Mittwoch, Juni 25, 2014

Wenn einer eine Reise tut

Der britische Jungmusiker George Ezra und sein Debütalbum „Wanted On Voyage“ 

Auf Fotos sieht George Ezra eigentlich überhaupt nicht wie ein angehender britischer Held der Musik aus. Sein Blick ist zu freundlich, seine Stimmung zu gut. Und natürlich sind die Haare zu blond. Ja, der heute in Bristol wohnhafte 20-Jährige könnte glatt als Nachwuchshoffnung der deutschen Fußballnationalmannschaft durchgehen. Zudem hat der Mann – junge weibliche Fans werden es bestätigen – ein durchaus gewinnendes Lächeln. Und gewinnen ist gut. Nicht nur für einen möglichen deutschen Mittelstürmer, sondern auch für den aufstrebenden Folkmusiker in George Ezra, dem es für diese Rolle wiederum erheblich an Bart und zerschlissener Arbeitstracht fehlt.

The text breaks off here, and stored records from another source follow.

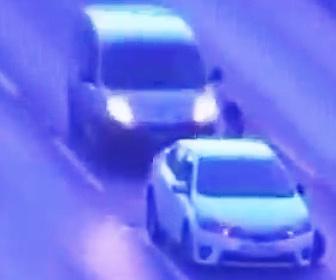 【動画】道の真ん中で停車してしまった車に後続車が突っ込む恐ろしい事故映像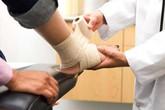 Tàn phế vì bỏ qua chấn thương cổ chân khi thể dục, chơi thể thao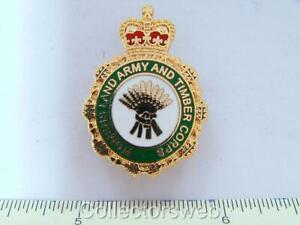 WW2 MILITARY WOMENS LAND ARMY & TIMBER CORPS VETERAN ENAMELLED LAPEL BADGE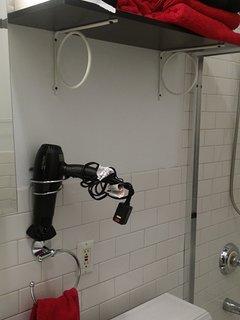 Upstairs bathroom detail
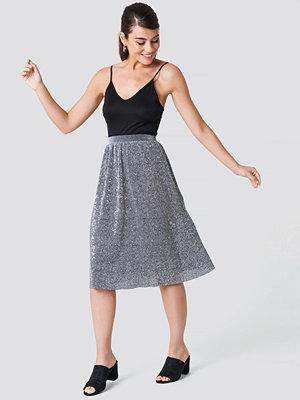 NA-KD Party Glitter Midi Skirt silver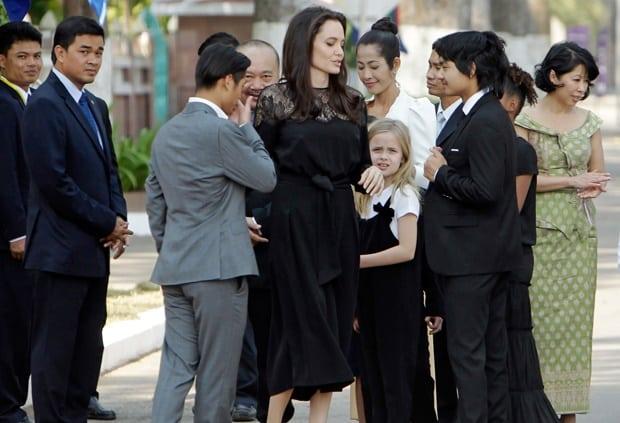 Angelina Jolie សង្ឃឹមថាខ្សែភាពយន្តថ្មីនេះអប់រំបន្ថែមពីប្រវត្តិសាស្ត្រនៃការកាប់សម្លាប់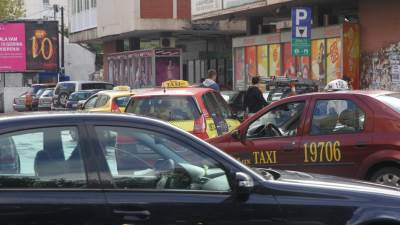taksi taksisti saobraćaj saobracaj centar gužva Podgorica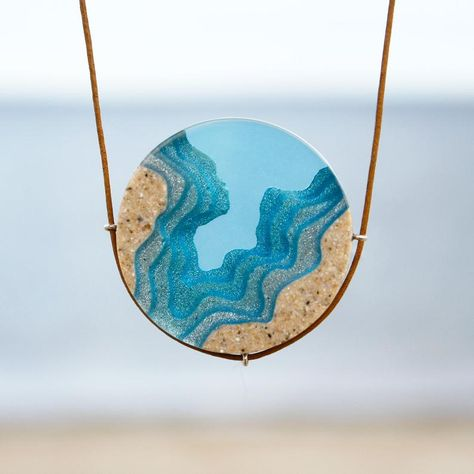 The Abyss - Beach Halskette mit rundem Anhänger, handgefertigt. You are in the right place about Epoxy Resin Crafts projects Here we offer you the most b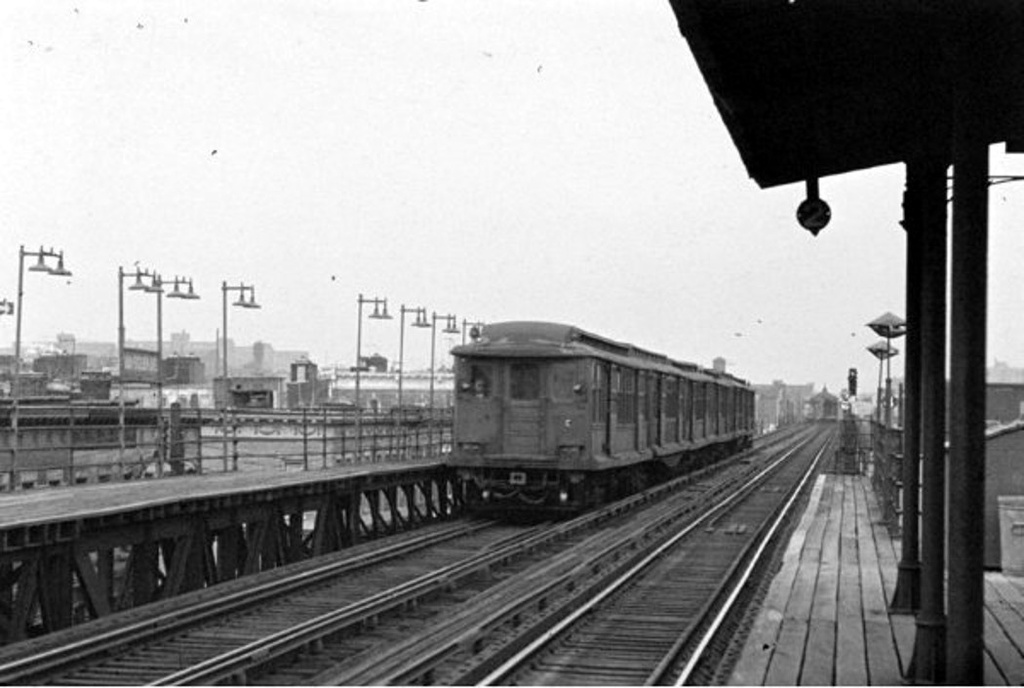(165k, 1024x688)<br><b>Country:</b> United States<br><b>City:</b> New York<br><b>System:</b> New York City Transit<br><b>Line:</b> BMT Fulton<br><b>Car:</b> BMT C  <br><b>Collection of:</b> Frank Pfuhler<br><b>Viewed (this week/total):</b> 2 / 820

Auf der Habenseite ist zunächst einmal das dunkle Timbre zu nennen. Tatsächlich sorgt dieses dafür, dass man hinter George Ezra einen bereits etwas älteren Herrn vermuten würde. Wenn nur die Musik nicht wäre! Zwar wurzeln die zwölf Songs des am Freitag erscheinenden Debütalbums mit dem Titel „Wanted On Voyage“ (Sony Music) grundsätzlich in einer Art Folk. Bei Einschüben von weißem Blues, souligen Anklängen und „Happy Day“-Werbungs-Gospel werden die Ergebnisse mit der Formatradiosierungsmaschine aber zu einem popnahen Einheitssound flachgebügelt, der außer beliebig vor allem doch recht jung klingt. Mit seiner auf Heavy Rotation gebuchten Single „Budapest“ ist es dann auch schon passiert: George Ezra ist ein Hit auf Ö3. 

Das Ziel als Ziel 

Nach Jake Bugg gibt es für gratis aufliegende Magazine mit buntem Papier also trotzdem wieder einen Grund, irgendetwas mit Bob Dylan zu erwähnen. Das kann man vergessen. Wobei sich eine billige Eselsbrücke zurück zum eigentlichen Thema zumindest über das Schlagwort der „Never Ending Tour“ ergibt. Wie neben dem Album- auch die beiden Songtitel „Barcelona“ und eben „Budapest“ nahelegen, ist Ezras Erstling von einer Europareise inspiriert, die ihn vorerst auch ganz privat nach Österreich brachte. Die daraus geschöpfte Kunst und der rasche kommerzielle Erfolg wiederum sorgen nun für eine baldige Rückkehr im Rahmen der branchenüblichen Konzertochsentour. So darf man sich etwa am 25. November in der Wiener Arena davon überzeugen, dass der Brite zurecht auf Platz 5 des „BBC Sound Of 2014“-Polls gewählt wurde. Wobei man erwähnen muss, dass dort vor allem dem Sieger Bedeutung zukommt. Mit einer weiteren Einschränkung natürlich. Dank Sam Smith war heuer selbst an der Spitze keine Relevanz auszumachen.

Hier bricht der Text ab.